= Instruções da tarefa =
Por favor, reproduza na íntegra, sem nenhuma alteração, o texto sobre o reajuste dos remédios.

= Texto extraído =
++++

Para o vice-presidente do Conselho Regional de Medicina do Estado da Bahia (Cremeb), Júlio Braga, o reajuste é legítimo. Ele afirmou à reportagem que é necessário, no entanto, que o Ministério da Saúde faça um acompanhamento dos valores para que não haja um monopólio, a exemplo do caso de medicações que têm poucos fornecedores.
“O congelamento de preços faz com que haja dificuldade de encontrar no mercado. Somente congelar não é viável. Existem os outros medicamentos que tem apenas um fabricante no mercado e isso acaba criando um monopólio. Nesses casos, o Governo precisa ter ações de evitar o abuso do poder econômico”, comentou.
O médico também alertou para as drogas que são distribuídos pelo Sistema Único de Saúde (SUS). “Infelizmente, o paciente que tem necessidade, não tem alternativa. O reajuste é necessário, toda empresa precisa fazer, mas que haja esse acompanhamento. A priori, o SUS tem uma lista de distribuição”.
A aposentada Cláudia Fonseca retira remédio no SUS (Foto: Marina Silva/CORREIO) |
A aposentada Cláudia Fonseca, 62, está entre os beneficiários do sistema público. Se antes precisava de um controlador de pressão de quase R$ 200, atualmente, utiliza o losartana, também para conter a pressão, sem precisar pagar nada.
Com uma receita emitida por um médico nas unidades da rede SUS, ela consegue retirar os remédios na Farmácia Popular. Em geral, cada receita dá direito a duas caixas, que dura um mês.
“Tem situações em que preciso comprar, mas aí não é algo como o da pressão, que preciso sempre, são outros, mais baratos até. O que acho é que qualquer um devia ser de graça, porque nós já temos tantas coisas pra gastar e nos preocupar”, afirmou. Cláudia não tem o hábito de comprar medicação em quantidade.

++++

= Material fornecido =

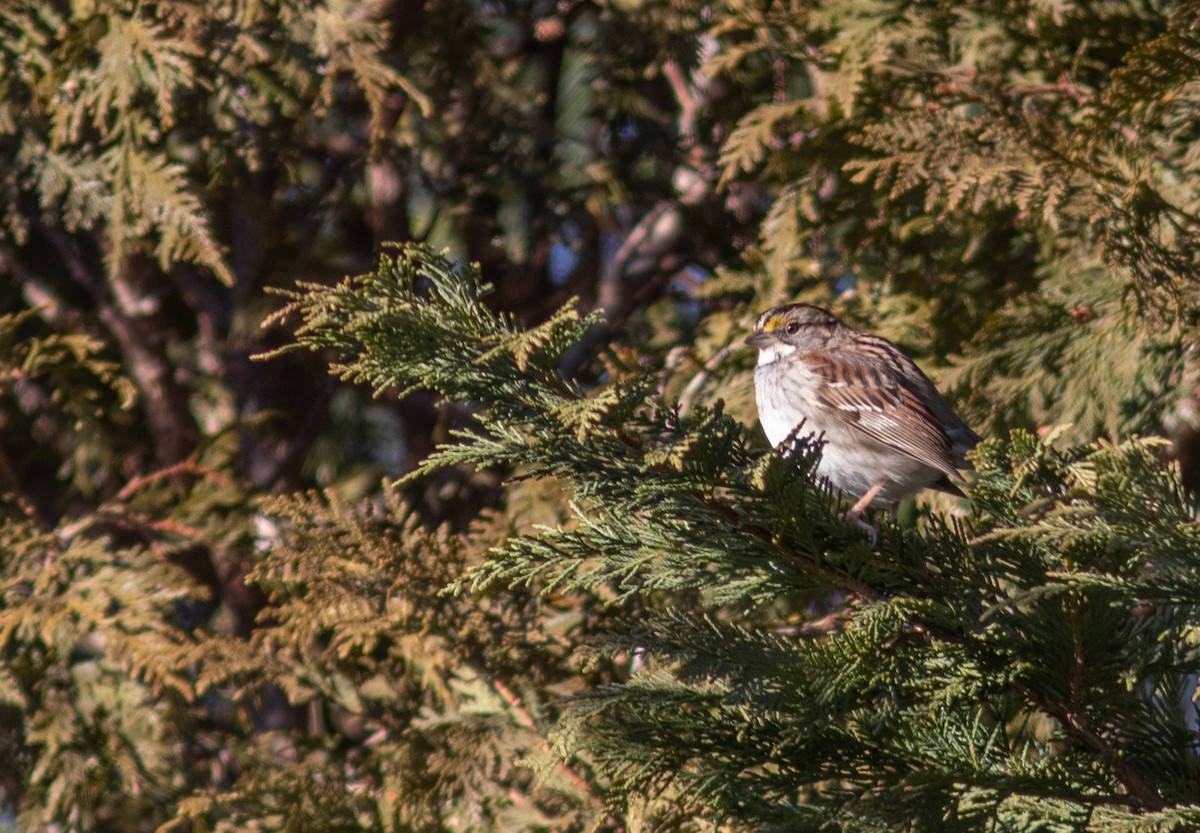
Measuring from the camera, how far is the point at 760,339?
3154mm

++++

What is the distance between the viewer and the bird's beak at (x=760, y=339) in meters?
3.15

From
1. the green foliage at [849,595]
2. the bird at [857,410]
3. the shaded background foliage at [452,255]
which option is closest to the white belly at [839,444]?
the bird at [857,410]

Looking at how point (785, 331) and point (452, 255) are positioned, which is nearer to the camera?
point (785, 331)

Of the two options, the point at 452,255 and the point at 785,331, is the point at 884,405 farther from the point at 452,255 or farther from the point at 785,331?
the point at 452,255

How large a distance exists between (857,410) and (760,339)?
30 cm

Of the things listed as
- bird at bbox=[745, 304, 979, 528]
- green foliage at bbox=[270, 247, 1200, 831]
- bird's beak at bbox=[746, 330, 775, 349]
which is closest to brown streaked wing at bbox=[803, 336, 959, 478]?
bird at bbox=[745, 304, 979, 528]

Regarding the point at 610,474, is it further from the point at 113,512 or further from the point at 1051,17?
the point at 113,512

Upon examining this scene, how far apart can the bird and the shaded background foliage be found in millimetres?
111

++++

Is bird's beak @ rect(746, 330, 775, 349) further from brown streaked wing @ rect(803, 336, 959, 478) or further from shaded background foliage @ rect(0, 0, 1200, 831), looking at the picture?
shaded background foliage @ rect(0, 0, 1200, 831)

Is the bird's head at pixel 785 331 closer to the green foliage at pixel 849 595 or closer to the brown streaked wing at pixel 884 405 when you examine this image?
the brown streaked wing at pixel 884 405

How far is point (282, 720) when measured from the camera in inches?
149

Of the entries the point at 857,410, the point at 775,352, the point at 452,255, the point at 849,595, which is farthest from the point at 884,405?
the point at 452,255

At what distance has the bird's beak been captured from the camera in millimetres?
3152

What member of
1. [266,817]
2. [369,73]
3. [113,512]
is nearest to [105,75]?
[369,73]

++++

= Resposta abaixo =
Para o vice-presidente do Conselho Regional de Medicina do Estado da Bahia (Cremeb), Júlio Braga, o reajuste é legítimo. Ele afirmou à reportagem que é necessário, no entanto, que o Ministério da Saúde faça um acompanhamento dos valores para que não haja um monopólio, a exemplo do caso de medicações que têm poucos fornecedores.
“O congelamento de preços faz com que haja dificuldade de encontrar no mercado. Somente congelar não é viável. Existem os outros medicamentos que tem apenas um fabricante no mercado e isso acaba criando um monopólio. Nesses casos, o Governo precisa ter ações de evitar o abuso do poder econômico”, comentou.
O médico também alertou para as drogas que são distribuídos pelo Sistema Único de Saúde (SUS). “Infelizmente, o paciente que tem necessidade, não tem alternativa. O reajuste é necessário, toda empresa precisa fazer, mas que haja esse acompanhamento. A priori, o SUS tem uma lista de distribuição”.
A aposentada Cláudia Fonseca retira remédio no SUS (Foto: Marina Silva/CORREIO) |
A aposentada Cláudia Fonseca, 62, está entre os beneficiários do sistema público. Se antes precisava de um controlador de pressão de quase R$ 200, atualmente, utiliza o losartana, também para conter a pressão, sem precisar pagar nada.
Com uma receita emitida por um médico nas unidades da rede SUS, ela consegue retirar os remédios na Farmácia Popular. Em geral, cada receita dá direito a duas caixas, que dura um mês.
“Tem situações em que preciso comprar, mas aí não é algo como o da pressão, que preciso sempre, são outros, mais baratos até. O que acho é que qualquer um devia ser de graça, porque nós já temos tantas coisas pra gastar e nos preocupar”, afirmou. Cláudia não tem o hábito de comprar medicação em quantidade.